··· EXTRACT PROVIDED ···

VIRTUE

Back in the 60s, in rural western Kentucky, the druggist for whom my mother worked as a clerk died. I was given several books from his library, and among them were well thumbed classics of Greek and Roman literature, Tacitus included. When I told my mother how surprised I was that a small-town druggist should read such books, she said that back before TV the town doctor, lawyer, furniture-store owner and a couple of highschool teachers every Friday night had gotten together, played cards and talked deep into the night, often about what they'd been reading in such books. I can see them now, sweating on sultry Kentucky summer nights, crickets roaring from heavy shadows beneath Main Street's maples, and those men sitting around a table with a rattling fan blowing on them, arguing over local politics and sports and sometimes, maybe, about Aristotle's concept of virtue.

In my lifetime we've gone from a culture producing such people by the millions in untold numbers of small towns all across America, to what we have now. I think I miss that cultural ambiance nearly as much as 50 years from now people will miss drinkable water rushing from average faucets.

A difference between groundwater and cultural ambiance, however, is that once pure groundwater is polluted it can take millennia to restore it. But cultural ambiance is what we make of it, and it can change overnight, as I saw with my own eyes in Eastern Europe after the disintegration of the Soviet Union.

··· DATASET ···

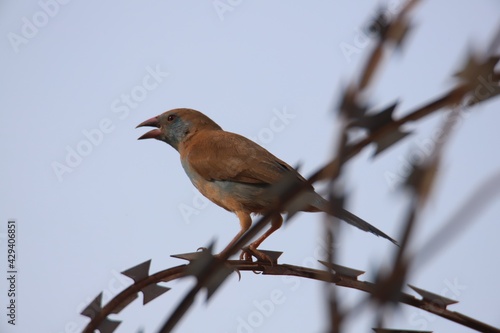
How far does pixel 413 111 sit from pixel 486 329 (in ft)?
2.27

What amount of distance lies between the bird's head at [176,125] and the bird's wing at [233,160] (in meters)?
0.28

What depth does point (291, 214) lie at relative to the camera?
114cm

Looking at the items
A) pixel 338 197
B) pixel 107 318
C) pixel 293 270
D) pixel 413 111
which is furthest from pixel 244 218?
pixel 338 197

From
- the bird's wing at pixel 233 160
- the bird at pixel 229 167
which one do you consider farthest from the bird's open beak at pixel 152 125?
the bird's wing at pixel 233 160

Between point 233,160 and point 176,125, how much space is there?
0.99 meters

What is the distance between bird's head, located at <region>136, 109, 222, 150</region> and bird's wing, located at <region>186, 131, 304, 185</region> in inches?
11.2

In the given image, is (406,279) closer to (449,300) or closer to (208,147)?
(449,300)

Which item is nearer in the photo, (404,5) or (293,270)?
(404,5)

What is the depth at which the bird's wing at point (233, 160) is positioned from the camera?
4.08 metres

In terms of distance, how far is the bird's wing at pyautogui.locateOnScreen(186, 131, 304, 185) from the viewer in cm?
408

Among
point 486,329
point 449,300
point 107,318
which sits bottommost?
point 107,318

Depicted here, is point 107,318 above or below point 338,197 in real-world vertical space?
below

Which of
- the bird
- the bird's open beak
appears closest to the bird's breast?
the bird

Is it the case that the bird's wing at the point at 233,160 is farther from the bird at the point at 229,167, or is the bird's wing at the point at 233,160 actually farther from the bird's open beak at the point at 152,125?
the bird's open beak at the point at 152,125
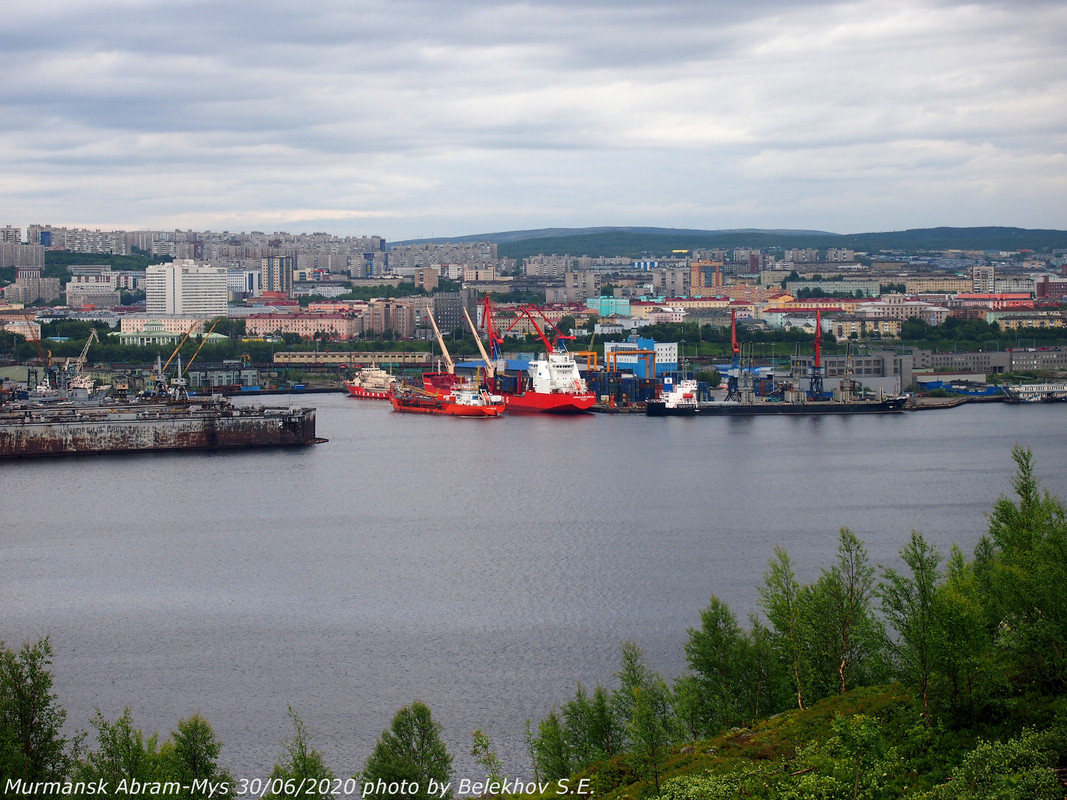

···

__REQUIREMENT 1__: From the essay on virtue, reproduce the passage starting at "A difference between" and ending at "the Soviet Union.".
__REQUIREMENT 2__:
Answer the following from the essay on virtue:
(a) In what region did the druggist live?
(b) What did the writer receive from the druggist's library?
(c) Where did the writer see cultural ambiance change overnight?
__REQUIREMENT 3__: Continue the essay on virtue from the point at which it ends.

__EXPECTED OUTPUT 1__:
A difference between groundwater and cultural ambiance, however, is that once pure groundwater is polluted it can take millennia to restore it. But cultural ambiance is what we make of it, and it can change overnight, as I saw with my own eyes in Eastern Europe after the disintegration of the Soviet Union.

__EXPECTED OUTPUT 2__:
(a) Rural western Kentucky.
(b) Several books, among them well-thumbed classics of Greek and Roman literature, Tacitus included.
(c) In Eastern Europe, after the disintegration of the Soviet Union.

__EXPECTED OUTPUT 3__:
I propose this: At the "Ethics and Virtue" page at http://www.scu.edu/ethics/practicing/decision/ethicsandvirtue.html see if your mind finds any pleasure in the thoughts examined there. Do certain phrases and ideas on that page ignite little explosions inside you of recognition-of-truth, of wholesome curiosity, of brief but intense bursts of nostalgia for a time and a world where average people felt compelled to get their thoughts straight? If so, then nurture those good feelings by following up on the words that inspired them. In other words, study the issues that thinking people have always thought about, come to your own conclusions about them, and live your life according the principles you really believe in, after having really thought about them.

How do thoughts about ethics and virtue fit into a naturalist newsletter?

It is because I believe that when the great questions of classical times (such as, "What is virtue?") are reexamined in the light of what science now makes clear to us, it becomes apparent that the greatest virtue a person can possess is to aim to protect and live in harmony with the ecosystem that sustains all Life on Earth. And that the "community" at the heart of the "virtue approach to ethics" is, first and foremost, the community of living things on Earth, of which humanity is one beautiful part.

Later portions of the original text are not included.